Enigmus
Just to be clear (as I wasn't sure from your post whether you understood this point) - A processor running in 32 bit mode (on Linux) has a per process virtual address space limit of 3GB. Note: per process. In other words, the 4GB addressable space (3GB user + 1GB Kernel space) is for each single process, not the whole machine.
So if you had a machine with 32GB of physical RAM installed, and that machine happened to be running 10 heavy duty processes, each of which required 3GB of memory... that machine would happily run, and be utilising all of its RAM even though it is only running in 32bit mode!! In fact in this configuration it wouldn't even need to use swap! I just thought I should point that out because lots of people think that 32bit mode means a maximum of 4GB RAM useage over the whole machine, and that simply isn't true. It is the memory management module that needs to be able to address more than a 32bit physical address space (and they easily can), not the CPU's address bus itself. The CPU works within its 32bit virtual address space for the process that happens to be paged in at the time. The MMU then translates these virtual addresses into the physical addresses in the much larger (than 32bit) physical address space. Each time the CPU performs a context-switch from one process to the next, the MMU selects a new set of address translations appropriate for all the physical pages that the new process is using. This gives the appearance to the CPU that the 3GB space the previous process was using has just been removed from its universe, and a new 3GB data/code set suddenly appeared in its place, using the same addresses. (BTW, this is true of Windows machines, too, they work in the same way)
The point of all this is, the limitation is 3GB per process, and if you run top, you will see that the only process that tops even 1GB is DCERouter (because it also contains all the plugins). All the other processes are tiny. In fact a 3GB process would be extremely unusual.... certainly not anything we are likely ever to see in LinuxMCE. Perhaps if the process was a database engine and was caching a huge amount of the DB, or was a very heavy data processing/crunching application. But seriously unusual. And those types have a genuine need for 64bit processing.

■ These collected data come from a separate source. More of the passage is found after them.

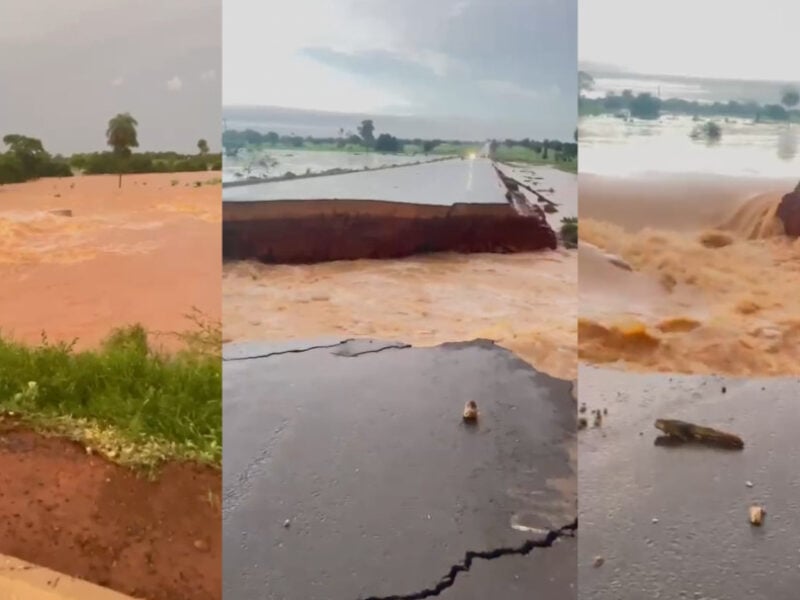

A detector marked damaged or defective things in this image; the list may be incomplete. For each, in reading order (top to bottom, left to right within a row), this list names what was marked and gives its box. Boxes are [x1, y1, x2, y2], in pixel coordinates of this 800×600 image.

crack in asphalt [222, 340, 354, 364]
crack in asphalt [360, 516, 580, 596]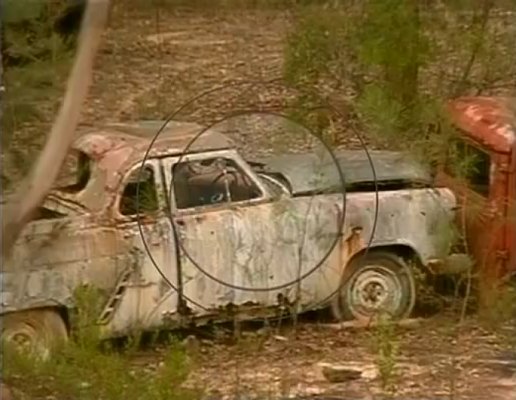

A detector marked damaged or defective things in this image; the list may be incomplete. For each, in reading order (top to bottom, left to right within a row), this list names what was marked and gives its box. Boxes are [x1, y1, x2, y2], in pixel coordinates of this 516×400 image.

rusted abandoned car [1, 119, 468, 356]
rusty hood [250, 149, 432, 195]
red rusted vehicle [436, 96, 516, 282]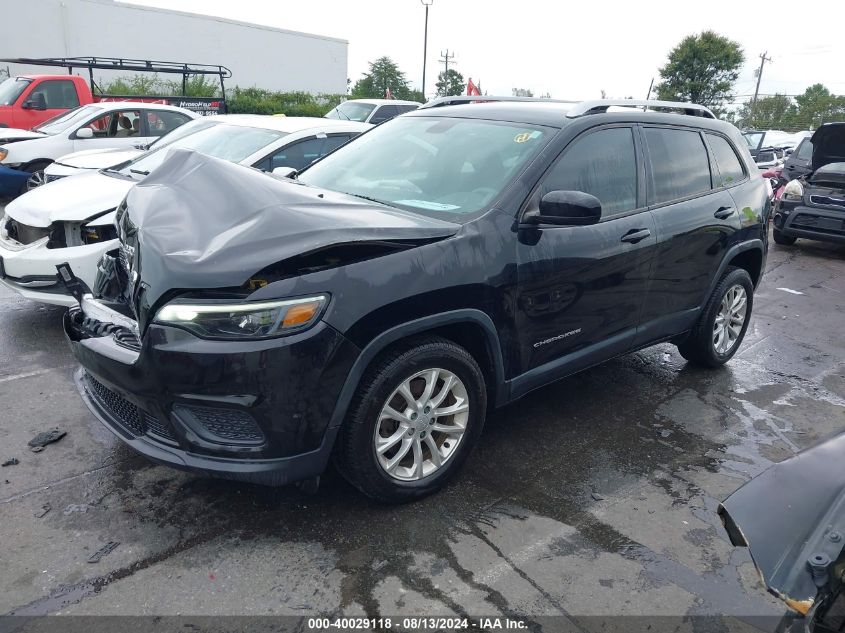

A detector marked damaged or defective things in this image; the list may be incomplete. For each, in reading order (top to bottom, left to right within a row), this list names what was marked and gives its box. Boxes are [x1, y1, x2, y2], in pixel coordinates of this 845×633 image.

crumpled hood [0, 127, 46, 144]
crumpled hood [6, 169, 134, 226]
crumpled hood [55, 146, 143, 169]
damaged vehicle [0, 118, 370, 306]
front-end collision damage [109, 149, 462, 330]
deployed airbag cover [122, 151, 458, 304]
crumpled hood [122, 150, 458, 312]
damaged vehicle [62, 99, 768, 502]
damaged vehicle [772, 122, 844, 246]
crumpled hood [804, 123, 844, 173]
crumpled hood [716, 432, 844, 616]
front-end collision damage [716, 430, 844, 624]
damaged vehicle [724, 432, 845, 628]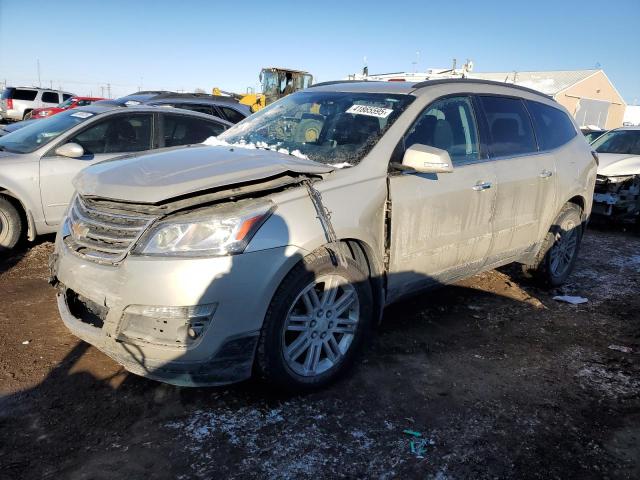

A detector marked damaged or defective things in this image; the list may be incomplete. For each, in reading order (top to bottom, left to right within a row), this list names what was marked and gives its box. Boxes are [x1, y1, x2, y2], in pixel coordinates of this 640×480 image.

bent hood [74, 142, 336, 202]
shattered windshield [218, 90, 412, 167]
shattered windshield [592, 129, 640, 154]
wrecked white suv [592, 124, 640, 220]
another damaged car [592, 126, 640, 222]
bent hood [596, 153, 640, 177]
broken headlight [134, 199, 274, 256]
wrecked white suv [48, 79, 596, 390]
another damaged car [50, 80, 596, 392]
damaged chevrolet traverse [52, 79, 596, 390]
crumpled front bumper [51, 238, 306, 388]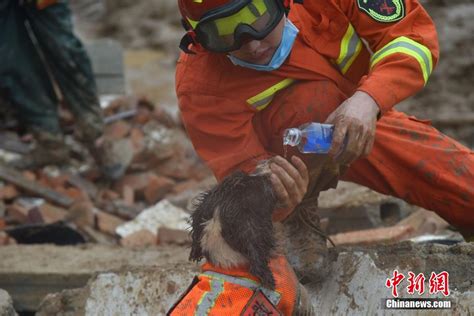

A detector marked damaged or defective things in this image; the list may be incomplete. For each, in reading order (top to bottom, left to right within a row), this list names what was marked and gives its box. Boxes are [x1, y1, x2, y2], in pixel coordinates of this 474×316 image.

broken concrete slab [0, 290, 17, 316]
broken concrete slab [0, 244, 187, 312]
broken concrete slab [36, 243, 470, 314]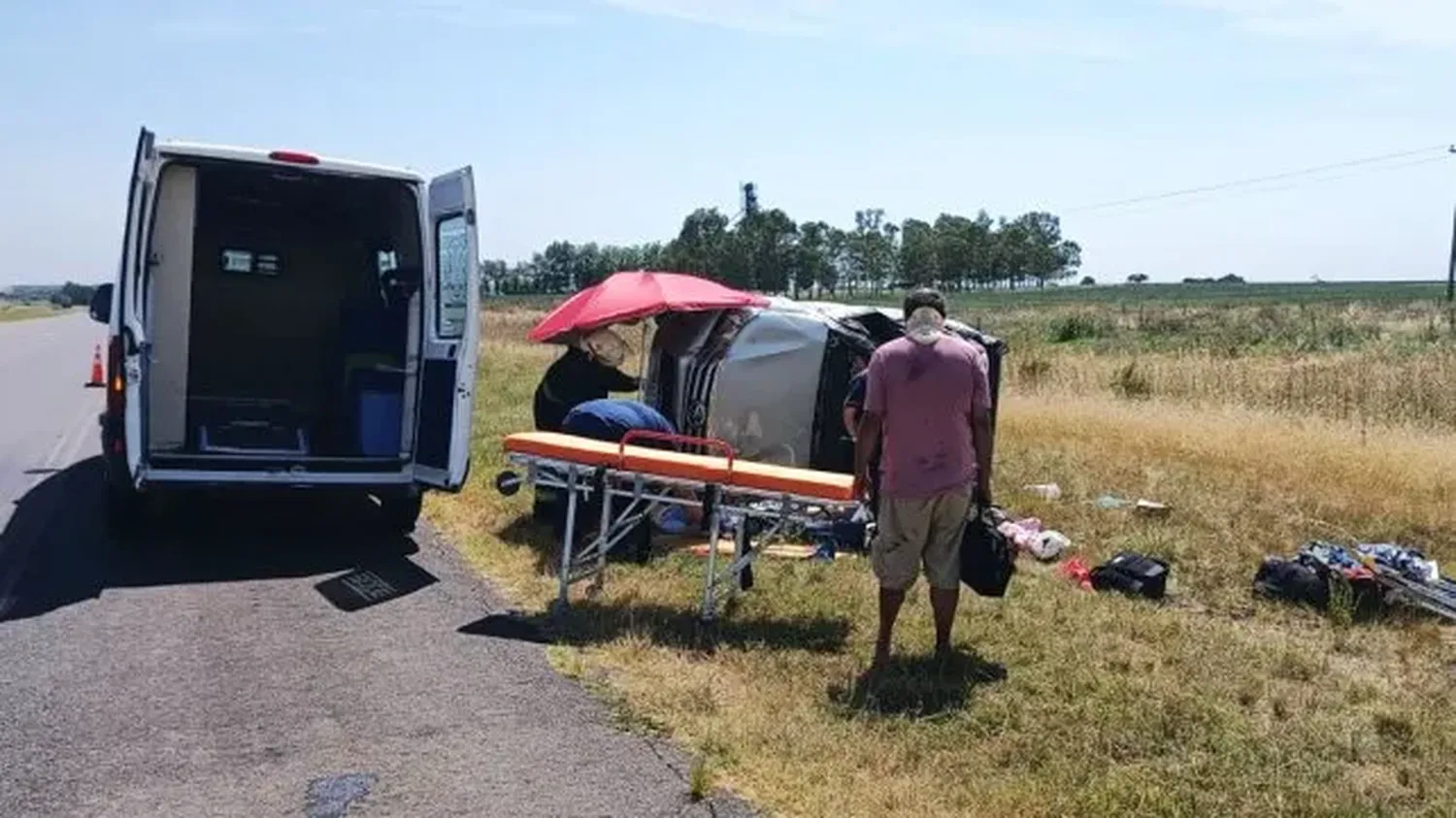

BTW, all the CPUs we are talking about (Intel, AMD, etc) are 32/64 bit CPUs... anything you buy that is designed for Windows is going to be "i386"-style architecture as that is all Microsoft support and all of these are 32/64 bit.... Just because you see a CPU that describes itself as 64bit doesn't mean it isn't also 32bit... it is! The only 64bit-only chips are way outside what we are talking about (for Linux and Windows) such as the Itaniums and PowerPC, etc. This isn't going to change anytime soon, after all, we still have legacy 8 and 16 bit stuff! I agree with Thom, the sooner the world makes the break that should have been done decades ago, and dumps this seriously hamstringed architecture the better! Who remembers segmented address spaces?? urgh, and we still have legacy stuff for that!!!